En ocasiones, EE. UU. ha tratado de reparar ese reclamo, pero cumplirlo ha sido mucho más difícil. En 2009, EE.UU. unido otros países desarrollados prometieron enviar $ 100 mil millones anuales colectivos a los países en desarrollo para iniciativas climáticas a partir de 2020. El presidente Biden ha buscado proporcionar $ 11 mil millones para ese esfuerzo, aunque el Congreso aún debe aprobarlo. “Vamos a seguir luchando por ese dinero”, dice John Podesta, asesor de Biden que supervisa la implementación de la IRA.

Sin embargo, un análisis de Carbon Brief sugiere que la participación justa de EE. UU., dada su contribución histórica al cambio climático, sería de casi $ 40 mil millones anuales. “Fue agradable ver algo de movimiento”, dice Gaia Larsen, directora de acceso financiero del Instituto de Recursos Mundiales. “Pero sabes, no estamos alcanzando el nivel de compromisos financieros que la comunidad internacional consideraría estar a la altura de lo que necesitan para estar en regla, no en el sentido legal, sino en el sentido moral. ”

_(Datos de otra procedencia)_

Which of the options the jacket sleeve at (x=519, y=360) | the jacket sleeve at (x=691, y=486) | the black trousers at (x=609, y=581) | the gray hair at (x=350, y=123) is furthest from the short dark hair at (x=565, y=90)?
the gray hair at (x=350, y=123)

En un extraño giro de los acontecimientos, la UE también ha expresado cierta frustración por el enfoque climático de EE. UU. La UE ha buscado medidas para reducir las emisiones con mayor fervor durante las últimas décadas, poniendo un énfasis significativo en palos que penalizan las emisiones. Con el IRA, EE. UU., en su mayor parte, ha seguido un enfoque de solo zanahorias. En otras palabras, mientras la UE le ha hecho la vida más difícil a la industria con su política climática, EE. UU. le está facilitando la vida a sus propias empresas.

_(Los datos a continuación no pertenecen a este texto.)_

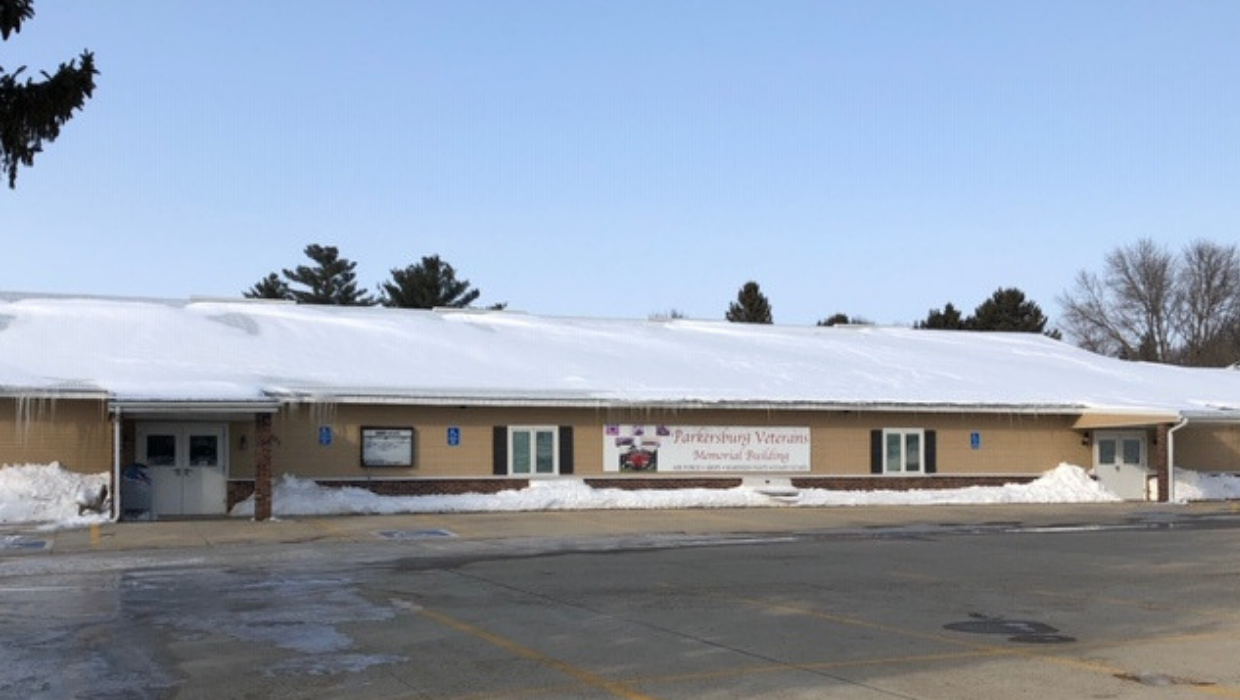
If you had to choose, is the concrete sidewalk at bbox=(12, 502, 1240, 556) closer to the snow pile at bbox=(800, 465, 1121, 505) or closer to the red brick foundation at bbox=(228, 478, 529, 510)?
the snow pile at bbox=(800, 465, 1121, 505)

Hay una explicación simple: la política interna. Más específicamente, es realmente difícil aprobar una legislación importante en los EE. UU. Esa es, al menos en parte, la razón por la que el ex presidente Bill Clinton intentó y fracasó en aprobar un impuesto a la energía, y por la que el ex presidente Barack Obama no pudo obtener un proyecto de ley de límites máximos y comercio que habría fijado un límite a las emisiones de EE. UU. en la línea de meta. La IRA de Biden fue aprobada por poco en el Congreso y, una vez más, lo hizo centrándose en los incentivos.

Hacer cualquier cosa que se perciba como un obsequio es aún más difícil. En 1997, el Senado rechazó preventivamente el Protocolo de Kioto con una resolución que declaraba que Estados Unidos no debería aceptar tratados internacionales sobre el clima que otorgan un trato especial a los países en desarrollo. Esa resolución pasó 95-0.

Es esta realidad la que, al menos en parte, explica por qué la Administración Biden ha tratado de usar otras palancas, incluida la el sector privado—para poner las cosas en movimiento. El miércoles, John Kerry, el exsecretario de Estado que se desempeña como enviado climático de Biden, anunció un esquema de compensación de carbono diseñado para ayudar a canalizar dinero del sector privado a los países en desarrollo.

La propuesta fue recibida con escepticismo generalizado. Algunos activistas lo criticaron por los méritos, diciendo que el enfoque no funcionaría, mientras que otros lo caracterizaron como una cortina de humo para mantener los ojos alejados del fracaso de Estados Unidos en cumplir con su compromiso gubernamental con la ayuda climática internacional.

Si es una cortina de humo, la disfunción política y el desapego climático en los EE. UU. que esconde pueden no ser tan atractivos.